Unstable dice loss

skyunyoo · February 28, 2019, 6:29am

I am using U-Net for 1channel CT-scan images segmentation.
I don’t know why the training results are strange, so I ask questions.
My dice loss values are as follows.

Epoch 243/249
----------
train Loss: 0.021468 Dice Loss: 0.150230
valid Loss: 0.022236 Dice Loss: 0.104385

Epoch 244/249
----------
train Loss: 0.021527 Dice Loss: 0.110970
valid Loss: 0.022248 Dice Loss: 0.302684

Epoch 245/249
----------
train Loss: 0.021491 Dice Loss: 0.270226
valid Loss: 0.021186 Dice Loss: 0.204749

Epoch 246/249
----------
train Loss: 0.021418 Dice Loss: 0.271920
valid Loss: 0.021641 Dice Loss: 0.595716

Epoch 247/249
----------
train Loss: 0.021435 Dice Loss: 0.463512
valid Loss: 0.021218 Dice Loss: 0.306951

Epoch 248/249
----------
train Loss: 0.021401 Dice Loss: 0.117345
valid Loss: 0.021995 Dice Loss: 0.174188

Epoch 249/249
----------
train Loss: 0.021491 Dice Loss: 0.000062
valid Loss: 0.021817 Dice Loss: 0.369243

And the functions and training loops that I used are as follows.

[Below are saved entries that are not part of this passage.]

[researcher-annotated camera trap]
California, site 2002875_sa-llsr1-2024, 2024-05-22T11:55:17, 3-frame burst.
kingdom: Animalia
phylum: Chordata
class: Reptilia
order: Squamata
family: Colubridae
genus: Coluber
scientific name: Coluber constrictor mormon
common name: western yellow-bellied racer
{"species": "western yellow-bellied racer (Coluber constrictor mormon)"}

def dice_loss(inputs,target):
    inter = (inputs * target).sum(-1).sum(-1)
    union = inputs.sum(-1).sum(-1) + target.sum(-1).sum(-1)
    result = (2 * inter / union).mean()
    return result

def normalize(x):
    return x / 255.0

criterion = nn.BCELoss()
def fit(epoch,model,data_loader,phase='train',volatile=False):
    if phase == 'train':
        exp_lr_scheduler.step()
        model.train()
    if phase == 'valid':
        model.eval()
        volatile=True
    running_loss = 0.0

    for batch_idx , (data,target) in enumerate(data_loader):
        inputs,target = data.cpu(),target.cpu()
        if is_cuda:
            inputs,target = data.cuda(),target.cuda()
        inputs , target = Variable(inputs,volatile),Variable(target)
        inputs, target = normalize(inputs),normalize(target)
        if phase == 'train':
            optimizer.zero_grad()
            
        output = model(inputs)
        output = torch.sigmoid(output)
        loss = criterion(output,target)  
        running_loss += loss.data.item()
        if phase == 'train':
            loss.backward()
            optimizer.step()
            
        dice = dice_loss(output,target)
    loss = running_loss/len(data_loader.dataset)
    
    print('{} Loss: {:.6f} Dice Loss: {:.6f}'.format(
                phase, loss, dice))
    return loss

The BCELoss value used for the criterion is output stable, but I don’t know why the dice loss value increases or decreases to almost zero.

For this matter, I thought it was a data distribution (because it contained some data with only a black background without a masked area - The goal is segment the liver, but data also contains images of areas without liver.) or a normalize problem, but I could not find a clear answer.